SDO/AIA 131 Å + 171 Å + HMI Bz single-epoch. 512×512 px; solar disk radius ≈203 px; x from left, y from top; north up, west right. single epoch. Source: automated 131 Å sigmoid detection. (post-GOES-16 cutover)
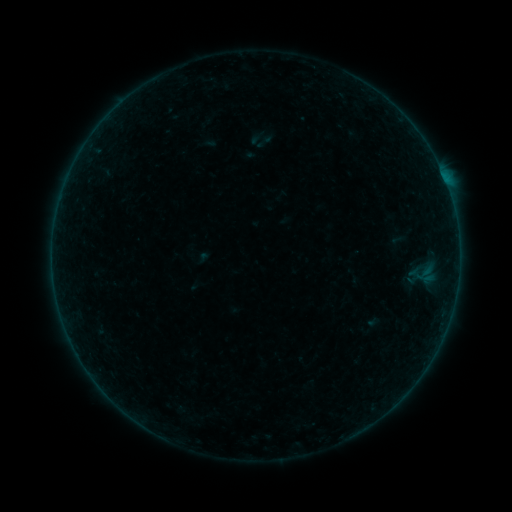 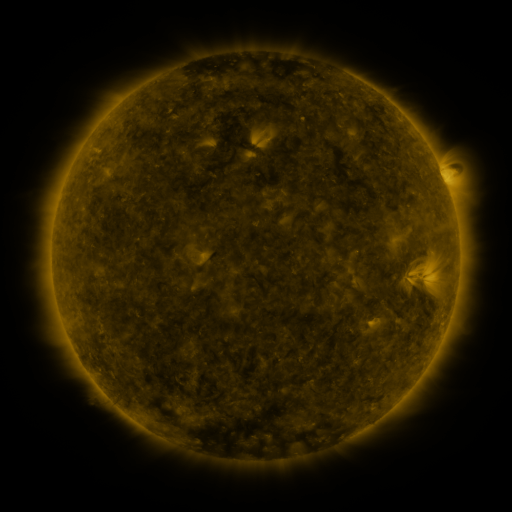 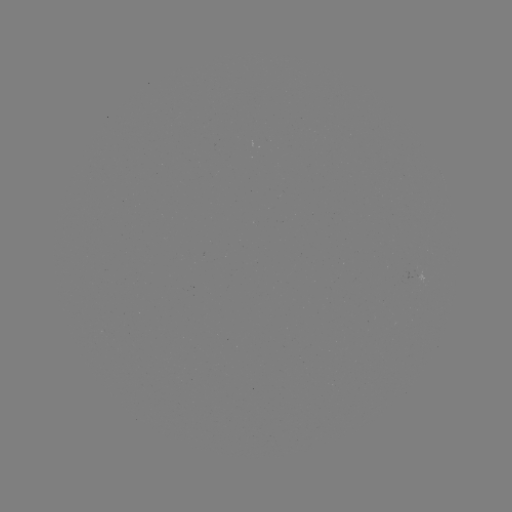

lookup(sigmoid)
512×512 [263, 138]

• _ACTIVITY_
In your reply, every line of the material should appear exactly as written, and no picture should.

• _RESPONSE BELOW_
SDO/AIA 131 Å + 171 Å + HMI Bz single-epoch. 512×512 px; solar disk radius ≈203 px; x from left, y from top; north up, west right. single epoch. Source: automated 131 Å sigmoid detection. (post-GOES-16 cutover)

lookup(sigmoid)
512×512 [263, 138]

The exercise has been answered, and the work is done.